MS: Well, I think a lot of people get kinda uptight about it. There’s a stigma about it. The big key for me is just to relax and not worry about it very much. You can’t let it overwhelm the story and you can’t let it overwhelm the language. You want people to hear the play. But it is important that Jamie is drunk in that scene, otherwise he wouldn’t be saying what he is saying. One thing I do in the long break I have before I come back on, I turn off all the lights in my dressing room and I spend a long time in the dark, which is very disorientating. I find that helps a little bit. But it’s mostly just about being relaxed. That’s what alcohol does. It relaxes you. I just try not to give a sh*t.
THM: I also thought your sibling relationship with John Gallagher, Jr. as Edmond Tyrone was really quite moving, and brutally honest at the same time. What was it like working with John and developing that relationship together?

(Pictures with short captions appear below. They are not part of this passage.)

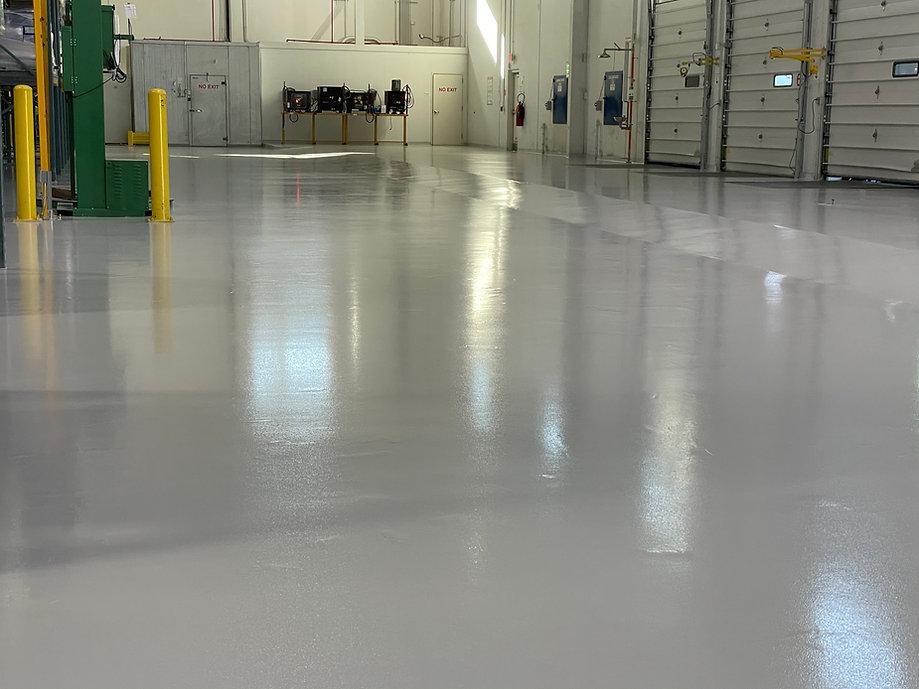 Epoxy Flooring Services Raleigh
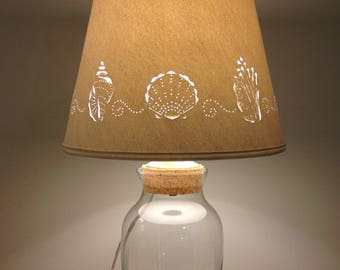 Add your Own Seashell Lamp - Fillable Lamp - Shell Lamp - Seashells - Lamps  -
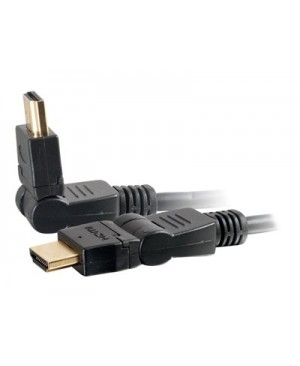 C2G 3ft High Speed HDMI Cable with Rotating Connectors for 4k Devices - HDMI cable - HDMI / audio - 3 ft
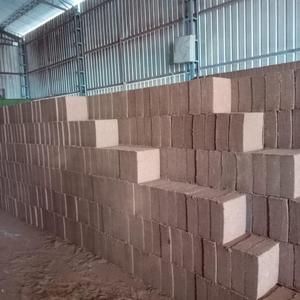 coco peat fertilizer / Powder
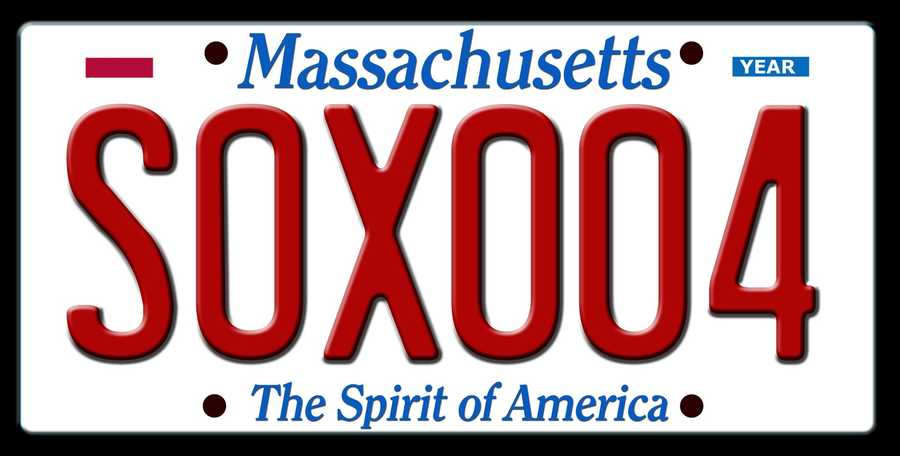Rejected: SOX004Registry's reason: DENIED (The first digit in a plate cannot be a zero)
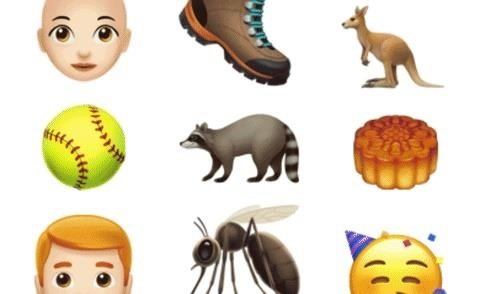 Apple Released iOS 12.1 Beta 2 to Developers, Introduces Over 70 New Emoji & Chargegate Fix
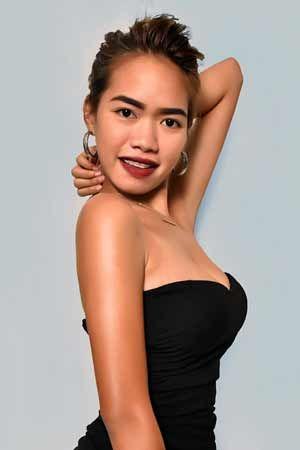 ID: 174648 Jessa Philippines City:Cebu City Age:21 Birth Date:7/12/1996 Zodiac:Cancer,Mouse Weight:99lb, 45kg Height:5'5″, 165cm Measurements:33-27-33 Measurements cm:84-69-84 Eye Color:Black Hair Color:Black Marital Status:Single Children:1 – boy, 0 Religion:Christian (Catholic) Smoker:No Drinker:No Education:High School Graduate Company:Private Job Title:Sales Clerk Sports:Volleyball, badminton Hobbies:Dancing, T.V. , singing English:good Languages:Tagalog ...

MS: John is up for anything, you know. He’s so open. He’s such a great scene partner because he’s attentive and alert. He gives me permission to kinda go every which way with it. I still find I’m sifting through it each night, trying to find more and that requires having a real, deep trust, and I’m able to do that with him because he’s so generous and unafraid.
THM: And as a comic book fan, I can’t let you go without thanking you for your work on “Man of Steel” portraying Zod. You did a tremendous job in bringing such a complex villain to life.
MS: Ah, thank you so much. I appreciate that. Have a good one.